Once I knew the depth where no hope was, and darkness lay on the face of all things. Then love came and set my soul free. Once I knew only darkness and stillness. Now I know hope and joy. Once I fretted and beat myself against the wall that shut me in. Now I rejoice in the consciousness that I can think, act and attain heaven. My life was without past or future; death, the pessimist would say, "a consummation devoutly to be wished." But a little word from the fingers of another fell into my hand that clutched at emptiness, and my heart leaped to the rapture of living. Night fled before the day of thought, and love and joy and hope came up in a passion of obedience to knowledge.

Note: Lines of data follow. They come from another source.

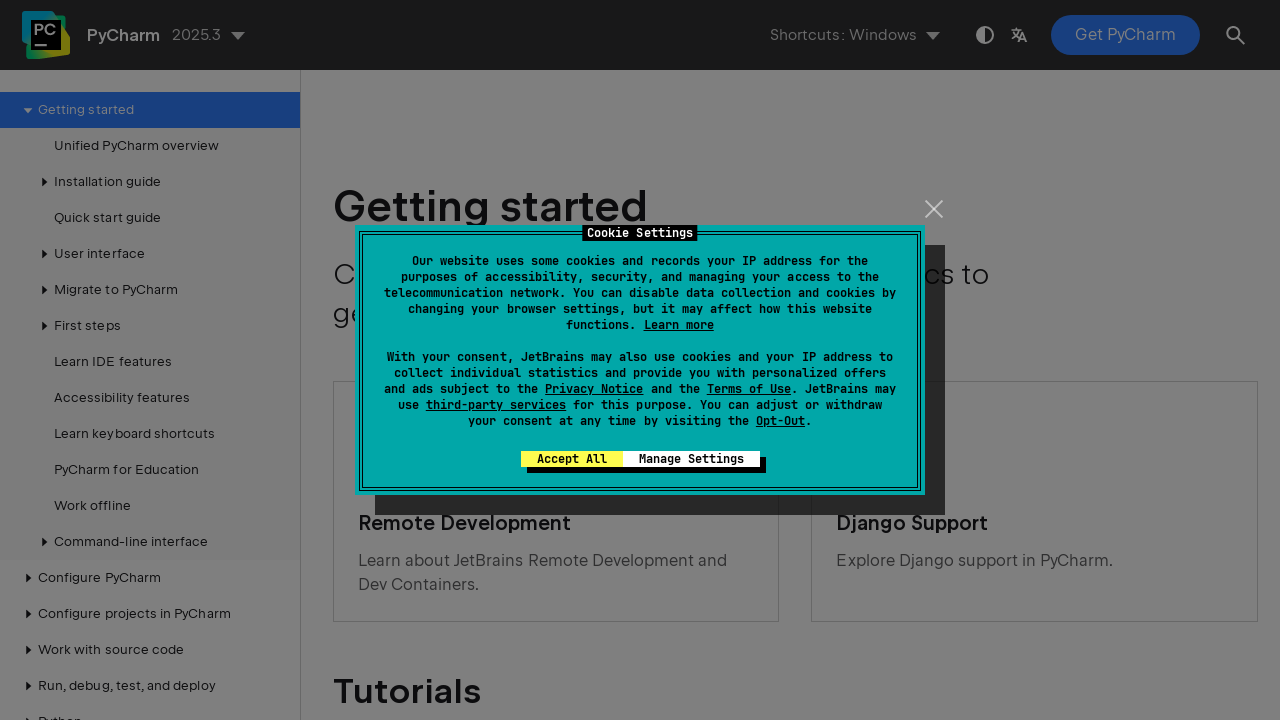

--- FILE ---
content_type: text/html
request_url: https://www.jetbrains.com/help/pycharm/getting-started.html
body_size: 1291
content:
<!DOCTYPE html SYSTEM "about:legacy-compat">
<html lang="en-US" data-preset="contrast" data-primary-color="#307FFF" data-link-color="#4F86EA"><head><link rel="canonical" href="https://www.jetbrains.com/help/pycharm/getting-started.html" data-react-helmet="true"/><meta charset="UTF-8"></meta><meta name="built-on" content="2026-01-28T13:12:04.989117982"><meta name="build-number" content="1563"><title>Getting started | PyCharm Documentation</title><script type="application/json" id="virtual-toc-data">[]</script><script type="application/json" id="topic-shortcuts"></script><link href="https://resources.jetbrains.com/writerside/apidoc/6.25/app.css" rel="stylesheet"><link rel="manifest" href="https://www.jetbrains.com/site.webmanifest"><meta name="msapplication-TileColor" content="#000000"><link rel="apple-touch-icon" sizes="180x180" href="https://jetbrains.com/apple-touch-icon.png"><link rel="icon" type="image/png" sizes="32x32" href="https://jetbrains.com/favicon-32x32.png"><link rel="icon" type="image/png" sizes="16x16" href="https://jetbrains.com/favicon-16x16.png"><meta name="msapplication-TileImage" content="https://resources.jetbrains.com/storage/ui/favicons/mstile-144x144.png"><meta name="msapplication-square70x70logo" content="https://resources.jetbrains.com/storage/ui/favicons/mstile-70x70.png"><meta name="msapplication-square150x150logo" content="https://resources.jetbrains.com/storage/ui/favicons/mstile-150x150.png"><meta name="msapplication-wide310x150logo" content="https://resources.jetbrains.com/storage/ui/favicons/mstile-310x150.png"><meta name="msapplication-square310x310logo" content="https://resources.jetbrains.com/storage/ui/favicons/mstile-310x310.png"><meta name="image" content="https://resources.jetbrains.com/storage/products/pycharm/img/meta/preview.png"><!-- Open Graph --><meta property="og:title" content="Getting started | PyCharm"><meta property="og:description" content=""><meta property="og:image" content="https://resources.jetbrains.com/storage/products/pycharm/img/meta/preview.png"><meta property="og:site_name" content="PyCharm Help"><meta property="og:type" content="website"><meta property="og:locale" content="en_US"><meta property="og:url" content="https://www.jetbrains.com/help/pycharm/getting-started.html"><!-- End Open Graph --><!-- Twitter Card --><meta name="twitter:card" content="summary_large_image"><meta name="twitter:site" content="@pycharm"><meta name="twitter:title" content="Getting started | PyCharm"><meta name="twitter:description" content=""><meta name="twitter:creator" content="@pycharm"><meta name="twitter:image:src" content="https://resources.jetbrains.com/storage/products/pycharm/img/meta/preview.png"><!-- End Twitter Card --><!-- Schema.org WebPage --><script type="application/ld+json">{
    "@context": "http://schema.org",
    "@type": "WebPage",
    "@id": "https://www.jetbrains.com/help/pycharm/getting-started.html#webpage",
    "url": "https://www.jetbrains.com/help/pycharm/getting-started.html",
    "name": "Getting started | PyCharm",
    "description": "",
    "image": "https://resources.jetbrains.com/storage/products/pycharm/img/meta/preview.png",
    "inLanguage":"en-US"
}</script><!-- End Schema.org --><!-- Schema.org WebSite --><script type="application/ld+json">{
    "@type": "WebSite",
    "@id": "https://www.jetbrains.com/help/pycharm/#website",
    "url": "https://www.jetbrains.com/help/pycharm/",
    "name": "PyCharm Help"
}</script><!-- End Schema.org --><script>
    (function (w, d, s, l, i) {
        w[l] = w[l] || [];
        w[l].push({ 'gtm.start': new Date().getTime(), event: 'gtm.js' });
        var f = d.getElementsByTagName(s)[0], j = d.createElement(s), dl = l != 'dataLayer' ? '&amp;l=' + l : '';
        j.async = true;
        j.src = '//www.googletagmanager.com/gtm.js?id=' + i + dl;
        f.parentNode.insertBefore(j, f);
    })(window, document, 'script', 'dataLayer', 'GTM-5P98');
</script>
<script src="https://resources.jetbrains.com/storage/help-app/v6/analytics.js"></script>
</head><body data-id="Getting_started" data-main-title="Getting started" data-article-props="{&quot;seeAlsoStyle&quot;:&quot;links&quot;}" data-topic="starting-page-getting_started.json" data-template="section-page" data-breadcrumbs=""><script src="https://resources.jetbrains.com/writerside/apidoc/6.25/app.js"></script></body></html>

Can anyone who escaped such captivity, who has felt the thrill and glory of freedom, be a pessimist?

 
Helen Keller
 

And the soul, my soul at least, longs for something else, not absorption, not quietude, not peace, not appeasement, it longs ever to approach and never to arrive, it longs for the never-ending longing, for an eternal hope which is eternally renewed but never wholly fulfilled. And together with all this, it longs for an eternal lack of something and an eternal suffering. A suffering, a pain, thanks to which it grows without ceasing in consciousness and longing. Do not write upon the gate of heaven that sentence which Dante placed over the threshold of hell, Lasciate ogni speranza! [Lasciate ogne speranza, voi ch'intrate: All hope abandon, ye who enter in] Do not destroy time!

 
Miguel de Unamuno
 

Of course if we make good things, it is not only to the credit of science; it is also to the credit of the moral choice which led us to the good work. Scientific knowledge is an enabling power to do either good or bad — but it does not carry instructions on how to use it. Such power has evident value — even though the power may be negated by what one does.
I learned a way of expressing this common human problem on a trip to Honolulu. In a Buddhist temple there, the man in charge explained a little about the Buddhist religion for the tourists, and then ended his talk by telling them he had something to say to them that they would never forget — and I have never forgotten it. It was a proverb of the Buddhist religion:
"To every man is given the key to the gates of heaven; the same key opens the gates of hell."
What, then, is the value of the key to heaven? It is true that if we lack clear instructions to determine which is the gate to heaven and which the gate to hell, the key may be a dangerous object to use, but it obviously has value. How can we enter heaven without it?

 
Richard Feynman
 

This mortal Don Quixote died and descended into hell, which he entered lance on rest, and freed all the condemned, as he freed the galley slaves, and he shut the gates of hell, and tore down the scroll that Dante saw there and replaced it by one on which was written "Long live hope!" and escorted by those whom he had freed, and they laughing at him, he went to heaven. And God laughed paternally at him, and this divine laughter filled his soul with eternal happiness.